Bizim arılarımız genelde Gebze de yavruyu kesmişlerdi. Aydıncık’ta bizim Ekrem’in kolonileride kontrol ettim. Kasım ayının 20 de bu kovana kat koydum. Kovana çıtalar dağınık konmuş ve 9 çıta, 10. çıtayı sokmak imkansız. Kenarlardan iki ballısını aldım. Alt kata benim kabarmış çıtalardan verdik, bu bölgede sezon sonu tüm petekler eritiliyormuş, kabarmış petek saklamasını bilmiyorlar.
9 Çıtalık kolonide 6 çıta yavrulu vardı, en merkezde ki çıta yukarıdaki yavrulu resim.
Kovanın içi arı dolu fakat bal geliyor, koyacak alan yok. Koloni yatıyordu bu mevsimde kovanın hem altına boş çıta girdim, birde kat koydum hazır elimizde kabarmış çıtalar vardı.
Arı bal akımında bol bol yatmış, koloni yönetimi zamanında gerekli, güzelim akımlar kaçmış, gördüğüm kadarıyla hala akım devam ediyordu, benim kovanlarda bir kaç gün içinde peteklerde ağarma başlamıştı.

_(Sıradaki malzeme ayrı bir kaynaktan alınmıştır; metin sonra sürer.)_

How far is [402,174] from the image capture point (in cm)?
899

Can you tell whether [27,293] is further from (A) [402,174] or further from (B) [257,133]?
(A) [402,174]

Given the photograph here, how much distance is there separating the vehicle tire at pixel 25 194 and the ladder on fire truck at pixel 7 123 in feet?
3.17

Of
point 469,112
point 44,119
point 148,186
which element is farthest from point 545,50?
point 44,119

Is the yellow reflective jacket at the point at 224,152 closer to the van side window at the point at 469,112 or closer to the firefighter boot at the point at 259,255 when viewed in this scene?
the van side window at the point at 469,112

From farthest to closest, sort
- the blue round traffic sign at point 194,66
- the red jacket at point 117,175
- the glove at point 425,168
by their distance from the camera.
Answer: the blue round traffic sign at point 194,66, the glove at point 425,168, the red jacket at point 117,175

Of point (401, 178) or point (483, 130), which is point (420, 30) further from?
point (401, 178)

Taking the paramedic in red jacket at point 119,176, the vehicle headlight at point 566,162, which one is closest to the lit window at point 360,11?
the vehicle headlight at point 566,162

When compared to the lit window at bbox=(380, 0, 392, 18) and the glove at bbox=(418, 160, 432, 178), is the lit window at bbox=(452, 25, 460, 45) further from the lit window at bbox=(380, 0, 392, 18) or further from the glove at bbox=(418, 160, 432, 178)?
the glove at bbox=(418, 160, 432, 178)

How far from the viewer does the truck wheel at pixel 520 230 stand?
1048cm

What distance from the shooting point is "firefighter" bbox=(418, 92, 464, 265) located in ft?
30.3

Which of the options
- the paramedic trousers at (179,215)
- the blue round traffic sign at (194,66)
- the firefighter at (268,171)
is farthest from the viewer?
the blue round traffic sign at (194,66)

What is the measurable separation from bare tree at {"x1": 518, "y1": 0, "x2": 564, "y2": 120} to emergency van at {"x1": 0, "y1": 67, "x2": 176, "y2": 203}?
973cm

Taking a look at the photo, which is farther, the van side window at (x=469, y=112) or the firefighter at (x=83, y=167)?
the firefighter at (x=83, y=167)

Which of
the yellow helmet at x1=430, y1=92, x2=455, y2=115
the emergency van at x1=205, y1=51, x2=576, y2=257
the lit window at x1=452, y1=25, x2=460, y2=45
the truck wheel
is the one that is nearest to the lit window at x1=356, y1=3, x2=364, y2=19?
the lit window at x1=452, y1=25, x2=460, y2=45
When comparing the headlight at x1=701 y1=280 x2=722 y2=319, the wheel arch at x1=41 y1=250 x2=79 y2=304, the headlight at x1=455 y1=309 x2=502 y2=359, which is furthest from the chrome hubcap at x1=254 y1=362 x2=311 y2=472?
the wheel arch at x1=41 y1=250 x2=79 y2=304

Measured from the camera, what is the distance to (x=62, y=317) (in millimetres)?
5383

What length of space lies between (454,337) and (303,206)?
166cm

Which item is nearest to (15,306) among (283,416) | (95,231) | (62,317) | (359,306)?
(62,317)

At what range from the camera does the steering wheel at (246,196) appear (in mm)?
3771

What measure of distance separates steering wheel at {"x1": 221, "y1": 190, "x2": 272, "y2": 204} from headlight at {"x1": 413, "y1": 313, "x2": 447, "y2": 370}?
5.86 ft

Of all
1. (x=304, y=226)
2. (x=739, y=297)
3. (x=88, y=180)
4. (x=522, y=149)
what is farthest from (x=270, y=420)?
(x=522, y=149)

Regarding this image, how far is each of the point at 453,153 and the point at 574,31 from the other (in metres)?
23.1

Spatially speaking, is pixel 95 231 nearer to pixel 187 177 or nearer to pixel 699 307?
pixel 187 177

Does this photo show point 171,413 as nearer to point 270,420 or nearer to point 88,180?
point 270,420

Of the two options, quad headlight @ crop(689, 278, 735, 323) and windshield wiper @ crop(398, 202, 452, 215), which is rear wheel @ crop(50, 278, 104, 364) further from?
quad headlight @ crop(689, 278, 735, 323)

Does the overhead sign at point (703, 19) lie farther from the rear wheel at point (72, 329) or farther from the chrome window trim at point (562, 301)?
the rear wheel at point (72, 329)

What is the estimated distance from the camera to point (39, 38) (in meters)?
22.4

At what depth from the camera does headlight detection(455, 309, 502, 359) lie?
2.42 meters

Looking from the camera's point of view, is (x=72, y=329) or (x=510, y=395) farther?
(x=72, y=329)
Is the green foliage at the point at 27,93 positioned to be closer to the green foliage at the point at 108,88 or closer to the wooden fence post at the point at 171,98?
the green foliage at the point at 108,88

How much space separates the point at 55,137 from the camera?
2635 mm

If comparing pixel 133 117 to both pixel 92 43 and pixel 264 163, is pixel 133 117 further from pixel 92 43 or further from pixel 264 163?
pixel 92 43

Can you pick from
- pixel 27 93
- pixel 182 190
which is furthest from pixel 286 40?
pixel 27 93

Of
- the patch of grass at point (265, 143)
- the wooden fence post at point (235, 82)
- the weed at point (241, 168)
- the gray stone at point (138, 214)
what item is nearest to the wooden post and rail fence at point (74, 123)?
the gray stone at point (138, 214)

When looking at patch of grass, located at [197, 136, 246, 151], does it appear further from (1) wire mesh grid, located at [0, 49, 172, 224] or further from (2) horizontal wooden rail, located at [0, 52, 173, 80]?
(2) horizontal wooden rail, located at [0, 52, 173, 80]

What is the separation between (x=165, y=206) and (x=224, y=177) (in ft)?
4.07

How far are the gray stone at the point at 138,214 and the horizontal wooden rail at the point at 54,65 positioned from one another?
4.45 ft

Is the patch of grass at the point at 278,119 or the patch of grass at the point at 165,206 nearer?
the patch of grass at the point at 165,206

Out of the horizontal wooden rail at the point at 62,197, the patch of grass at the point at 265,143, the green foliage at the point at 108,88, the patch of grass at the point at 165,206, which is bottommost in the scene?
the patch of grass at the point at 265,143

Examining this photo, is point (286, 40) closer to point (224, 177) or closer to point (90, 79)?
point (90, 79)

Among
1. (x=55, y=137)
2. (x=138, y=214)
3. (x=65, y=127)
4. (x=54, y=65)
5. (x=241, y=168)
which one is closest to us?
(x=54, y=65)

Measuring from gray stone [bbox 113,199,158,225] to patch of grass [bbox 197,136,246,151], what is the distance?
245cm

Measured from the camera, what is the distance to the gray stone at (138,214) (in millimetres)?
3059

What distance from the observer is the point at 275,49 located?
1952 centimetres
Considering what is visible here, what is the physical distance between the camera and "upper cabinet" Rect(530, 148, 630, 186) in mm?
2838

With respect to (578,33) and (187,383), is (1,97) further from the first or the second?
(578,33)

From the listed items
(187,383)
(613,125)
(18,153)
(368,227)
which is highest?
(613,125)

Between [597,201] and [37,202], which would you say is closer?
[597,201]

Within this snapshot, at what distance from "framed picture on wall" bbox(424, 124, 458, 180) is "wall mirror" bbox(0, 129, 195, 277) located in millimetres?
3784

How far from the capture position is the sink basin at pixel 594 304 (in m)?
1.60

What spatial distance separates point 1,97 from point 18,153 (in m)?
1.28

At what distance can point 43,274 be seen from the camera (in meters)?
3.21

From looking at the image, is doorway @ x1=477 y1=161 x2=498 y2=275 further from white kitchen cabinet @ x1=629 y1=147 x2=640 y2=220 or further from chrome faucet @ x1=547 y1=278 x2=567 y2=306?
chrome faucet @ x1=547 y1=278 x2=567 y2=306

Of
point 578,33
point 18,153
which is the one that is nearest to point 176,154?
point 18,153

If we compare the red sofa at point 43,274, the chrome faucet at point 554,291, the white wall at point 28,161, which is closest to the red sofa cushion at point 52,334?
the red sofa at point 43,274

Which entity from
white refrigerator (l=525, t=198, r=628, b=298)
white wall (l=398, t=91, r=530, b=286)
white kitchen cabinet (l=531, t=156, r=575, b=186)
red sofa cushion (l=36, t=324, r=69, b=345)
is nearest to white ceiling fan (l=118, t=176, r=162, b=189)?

Kolonide alan veya boş yer yoksa ne yapsın ki, her geçen gün yavruyu azaltıp, gelen polen ve bal ile bloke olamak zorunda.
Demir hindiba çiçeği, bu bitki yenir.
Aydıncık’a vardığımız akşam ziraat mühendisi olan Muhammet Pak, arıları indirmek için geleyim mi? diye telefon ediyor, abi gel dedim, arı indirirken adam lazım olmaz mı, 17 saat yol gelmişiz, meğersem serada bir kaç sıra iş kamış bitirmeyi düşünüyormuş tu. Ertesi gün kalan işi yapmak için bende seradayım. Salatalık fideleri uzadıkça yukarıdan aşağıya sarkan ipe dolanması gerekiyor. Bu iş 2 metre yükseklikteki yatay tellere kadar bir kaç gün arayla yapılmalıymış. Yoksa içeride düzen bozuluyor, her taraf karman çorman ve orman gibi olurmuş. İşin püf noktası ise ben yeni öğrendim, salatalık fidesi ipe soldan sağa doğru sarılmalı, yanlış yaparsanız kendi kendine sardığınız salatalık çözülüyor, yani işin doğasında soldan sağa doğru dönmesi gerekiyor.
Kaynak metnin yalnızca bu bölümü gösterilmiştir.